In [1]:
%%html
<style>
table {align:left;display:block}  # to align html tables to left
</style>

# Dataquest - Data Analysis In Business <br/> <br/> Project Title: Popular Data Science Questions

## 1) Introduction

#### Background

Provided by: [Dataquest.io](https://www.dataquest.io/)

In this scenario, you're working for a company that creates data science content, be it books, online articles, videos or interactive text-based platforms like Dataquest.

You're tasked with figuring out what is best content to write about. Because you took this course, you know that given the lack of instructions there's some leeway in what "best" means here.

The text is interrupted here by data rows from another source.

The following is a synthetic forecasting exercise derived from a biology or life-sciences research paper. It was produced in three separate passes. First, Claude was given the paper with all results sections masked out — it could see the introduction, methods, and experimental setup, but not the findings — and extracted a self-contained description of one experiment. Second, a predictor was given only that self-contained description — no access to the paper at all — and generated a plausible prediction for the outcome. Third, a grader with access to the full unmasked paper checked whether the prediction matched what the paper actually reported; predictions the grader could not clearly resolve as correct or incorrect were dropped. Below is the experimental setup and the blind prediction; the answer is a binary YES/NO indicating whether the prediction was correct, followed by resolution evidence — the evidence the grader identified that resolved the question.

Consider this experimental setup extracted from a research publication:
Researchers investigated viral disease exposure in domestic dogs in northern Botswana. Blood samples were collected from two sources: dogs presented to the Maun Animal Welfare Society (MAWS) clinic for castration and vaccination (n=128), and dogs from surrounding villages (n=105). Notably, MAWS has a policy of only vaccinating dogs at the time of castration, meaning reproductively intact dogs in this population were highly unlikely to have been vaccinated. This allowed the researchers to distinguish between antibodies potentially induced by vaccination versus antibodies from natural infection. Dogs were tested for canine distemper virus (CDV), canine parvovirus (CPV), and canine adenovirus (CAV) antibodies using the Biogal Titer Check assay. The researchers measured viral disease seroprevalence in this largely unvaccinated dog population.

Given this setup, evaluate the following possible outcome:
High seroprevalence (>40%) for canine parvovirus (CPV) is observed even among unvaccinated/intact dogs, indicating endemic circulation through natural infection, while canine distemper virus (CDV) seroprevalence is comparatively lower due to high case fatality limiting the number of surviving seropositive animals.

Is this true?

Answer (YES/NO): YES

Since you're passionate about helping people learn, you decide to scour the internet in search for the answer to the question "What is it that people want to learn about in data science?" (as opposed to determining the most profitable content, for instance).

Thinking back to your experience when you first started learning programming, it occurs to you that if you wanted to figure out what programming content to write, you could consult [Stack Overflow](https://stackoverflow.com/) (a question and answer website about programming) and see what kind of content is more popular.

You decide to investigate Stack Overflow a little more and find out that it is part of a question and answer website network called [Stack Exchange](https://en.wikipedia.org/wiki/Stack_Exchange).

## 2) Stack Exchange

Provided by: [Dataquest.io](https://www.dataquest.io/)

Stack Exchange hosts sites on a multitude of fields and subjects, including mathematics, physics, philosophy, and [data science](https://datascience.stackexchange.com/)!

Stack Exchange employs a reputation award system for its questions and answers. Each post — each question/answer — is a post that is subject to upvotes and downvotes. This ensures that good posts are easily identifiable.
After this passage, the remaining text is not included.